Social Media Bullshitting

David Altreiter & Sara Mahlknecht

Social Media Bullshitting

„Was für ein Bullshit!“ – Diese Aussage klingt zunächst nach einer stumpfen Beleidigung. Von dieser Vorstellung müssen wir nun abweichen, um verstehen zu können, was mit „Bullshit“ tatsächlich gemeint ist. Es handelt sich nicht um beleidigende Aussagen und auch nicht um Lügen. Dennoch schwebt das Bild von autonomen und demokratiebewussten BürgerInnen über unserer Gesellschaft, wodurch wir gerne dazu neigen, uns Meinungen zu bilden und diese zu äußern. Auch zu Themen, bei denen uns manchmal die Expertise fehlt. Das führt dann schon mal zu unüberlegten Aussagen, welche auch im Social Web gut gedeihen. Dieses ist mit seinen sozialen Strukturen und netzartigen Interaktionen, die sich in webbasierten Anwendungen zeigen, den meisten alltäglich bekannt – ob zu Zwecken der Kommunikation, des Informationsaustausches oder auch der Selbstdarstellung. [1]

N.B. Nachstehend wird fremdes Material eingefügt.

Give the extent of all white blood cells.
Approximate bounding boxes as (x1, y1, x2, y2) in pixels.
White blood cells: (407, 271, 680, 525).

Lüge ist mehr als Unwahrheit

Harry G. Frankfurt ist diesem besonderen Phänomen in seinem philosophischen Buch „On Bullshit“ auf den Grund gegangen. Darin versucht er, seinen LeserInnen zu erklären, was Bullshit ist und wie sich dieser von Lüge und Unsinn abgrenzt. Um dies zu veranschaulichen, greift er auf eine Anekdote zurück, in der Fania Pascal über ihren Bekannten, den bedeutenden Logik- und Sprachphilosophen Ludwig Wittgenstein, erzählt:

Eines Tages ließ ich mir die Mandeln herausnehmen, lag im Evelyn Nursing Home und bedauerte mich selbst. Da kam Wittgenstein zu Besuch. Ich krächzte: „Ich fühle mich wie ein Hund, den man überfahren hat.“ Wittgenstein war entrüstet: „Sie haben doch gar keine Ahnung, wie sich ein überfahrener Hund fühlt.“ [2]

Wittgensteins Kritik an der Aussage Pascals bezieht sich hierbei nicht darauf, dass ihm seine Bekannte eine Lüge erzählen wollte. Es ging ihr tatsächlich schlecht. Doch sie denkt nicht über die Richtigkeit ihrer Äußerung nach. Beim Bullshit geht es demnach weniger um die Falschheit, als um die Fälschung. Das Wesen und die Abgrenzung dieses Phänomens liegt nach Frankfurt in der Gleichgültigkeit gegenüber der Wahrheit, was nicht bedeutet, dass Bullshit zwangsläufig unwahr ist. [3]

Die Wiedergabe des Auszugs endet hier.